Muchas veces intento explicarlo, pero no me entienden, y creen que algo así puede estar sujeto a error o acierto y que admite la duda. Pero lo cierto es que lo que se me mostró se me mostró como una certeza absoluta. Era más real, en grado infinito, que mi propia existencia individual y pensamiento. Las certezas evidentes, como 2 + 2 = 4, en realidad, frente a esa verdad mucho más que evidente, evidente en grado infinito, pero olvidada, desaparecen.

martes, 29 de julio de 2014

Sobre la verdad de ahora y de ultratumba



Lo divino es el supremo bien. La felicidad absoluta le es connatural. Para aquel que se ha elevado hasta descubrir que él mismo es lo divino, que todo lo que puede nombrar y no nombrar es lo divino, y que él, como ser individual, y la multiplicidad de seres, en realidad no existen, sino que son ilusorios, y que lo único real es la unidad absoluta e indivisa de lo divino, sobreviene la paz. Algunos hablan del temor a Dios e infunden miedo en las almas. No conozco mayor idolatría que esa. El bien absoluto, lo puro, lo mejor, lo que siempre es óptimo, no debe ser temido, sino amado. ¿Cómo la dicha puede ser temida? ¿Cómo puede temerse la felicidad y la pureza? Para el que confía en lo divino, para aquel cuya confianza es real, lo divino es siempre benéfico.
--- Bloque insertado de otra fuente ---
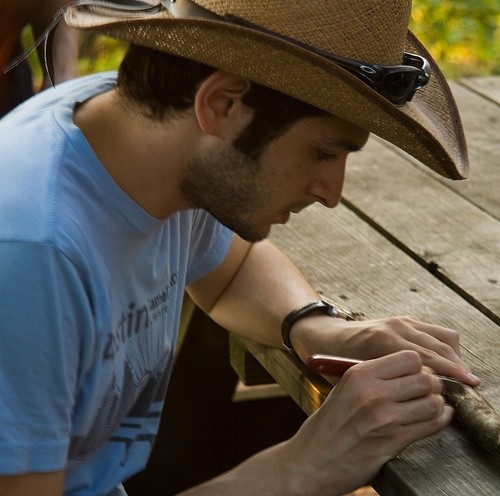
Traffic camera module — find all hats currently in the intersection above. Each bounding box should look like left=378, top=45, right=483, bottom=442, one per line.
left=64, top=1, right=470, bottom=181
Sabe que todo se reduce al bien y que, tarde o temprano, lo que parece mal u oscuridad sedera paso a la luz, y ninguna injusticia ni mal prevalecerá. Sabe que lo divino, en su beatitud sublime, está más allá de todo. Sabe que el ilimitado amor, que es lo divino, la compasión sin límites, es realmente ilimitada, y todo mal infernal queda reducido a cenizas. No teme por su futuro ni por el de nadie, pues lo que ocurra debe ocurrir y es lo mejor que podría ocurrir pese a las apariencias: todo tiene una razón de ser. Comprende que el mal no existe más que en su mente, que toda desgracia es ilusoria. Quienes profesan la existencia de un infierno eterno no tienen fe en lo divino, ya que colocan junto a la eternidad de lo divino otra eternidad. Pero solo lo divino es eterno y enteramente real. Además, quien cree que la individualidad perdura, y que un individuo puede ser feliz en sentido último mientras otro es desgraciado, no ha comprendido que la unidad divina, donde todo es felicidad ilimitada, no es fragmentaria y no excluye a ningún ser -porque no tiene límite-, sino que los implica a todos, no como individuos aislados, sino como el único ser que en realidad son: lo divino único, simple, inmutable, indivisible. La dicha es para todos los seres, o, mejor aún, para el único ser real en todos ellos. Lo demás es negar la unidad.